Friday, July 8, 2011

Without Incandescent Lights, Energy Use Will Not Decline

My comment to The Wall Street Journal article, "New Flare-Up in Light-Bulb Wars" by Ryan Tracy and Stephanie Gleason:
Energy use in the US, per person, is at the same level it was 40 years ago, despite government mandates for energy efficient appliance, such as refrigerators, dishwashers, air conditioners, etc. Many appliances today use about half the electricity they did 40 years ago, yet we use more energy per person today.

Economists recognize this as the Jevons Effect or Jevons Paradox, which was first noted in the 1800s. When an apparatus becomes more efficient, it becomes cheaper to use. When something is cheaper, we tend to use more of it.

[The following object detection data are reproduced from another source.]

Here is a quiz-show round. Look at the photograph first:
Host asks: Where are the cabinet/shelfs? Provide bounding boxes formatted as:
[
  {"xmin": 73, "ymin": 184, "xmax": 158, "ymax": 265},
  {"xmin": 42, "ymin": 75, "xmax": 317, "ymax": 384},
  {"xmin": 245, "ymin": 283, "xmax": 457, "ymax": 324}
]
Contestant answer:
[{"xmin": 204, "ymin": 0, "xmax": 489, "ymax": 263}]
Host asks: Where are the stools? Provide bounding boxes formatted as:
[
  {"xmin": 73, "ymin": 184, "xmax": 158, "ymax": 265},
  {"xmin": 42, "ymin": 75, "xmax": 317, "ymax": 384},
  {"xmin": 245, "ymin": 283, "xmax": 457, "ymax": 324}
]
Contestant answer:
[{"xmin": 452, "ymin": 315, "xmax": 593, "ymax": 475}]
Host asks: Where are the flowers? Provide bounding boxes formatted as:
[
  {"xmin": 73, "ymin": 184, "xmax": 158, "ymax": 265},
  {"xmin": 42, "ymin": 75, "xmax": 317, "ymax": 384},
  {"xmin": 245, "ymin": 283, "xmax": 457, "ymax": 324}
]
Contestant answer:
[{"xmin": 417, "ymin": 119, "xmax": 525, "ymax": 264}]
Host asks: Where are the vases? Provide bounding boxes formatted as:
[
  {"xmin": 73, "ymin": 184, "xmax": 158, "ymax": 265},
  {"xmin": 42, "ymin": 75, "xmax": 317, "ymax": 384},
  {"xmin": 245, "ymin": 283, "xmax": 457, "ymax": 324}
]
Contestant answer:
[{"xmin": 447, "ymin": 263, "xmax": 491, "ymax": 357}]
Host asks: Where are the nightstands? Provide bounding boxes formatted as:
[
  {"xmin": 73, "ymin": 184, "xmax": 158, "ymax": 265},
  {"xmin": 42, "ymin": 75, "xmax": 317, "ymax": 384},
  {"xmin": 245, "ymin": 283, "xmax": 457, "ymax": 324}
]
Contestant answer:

Households will use more light than before the mandate to switch away from incandescent bulbs because light will be cheaper to use. When households switched from candles and oil based lamps, which were expensive, to gas and electric lights, which were relatively cheaper, more lighting was used in the home.

Mandating energy conservation in a product does not reduce energy use. Households respond to the energy cost savings by using more of the same item or by using the left over household funds for energy for other energy using apparatuses.

Governmental mandates almost never achieve their intended results.

The same logic applies to autos. Increasing mpg, lowers the cost of auto travel per mile, which increases the distance people are willing to travel by car. Despite mpg increases, gasoline consumption (excluding the current economic downturn) does not go down. The trade-off is less safe, smaller cars without any total gasoline consumption benefit.

There are only two ways to reduce the use of energy or some other item; raise its price or limit its availability. Energy efficiency never reduces energy use.

Removing a choice is about control and elitism. It is not about doing good for the US, the environment or the household because it will never achieve its stated goal.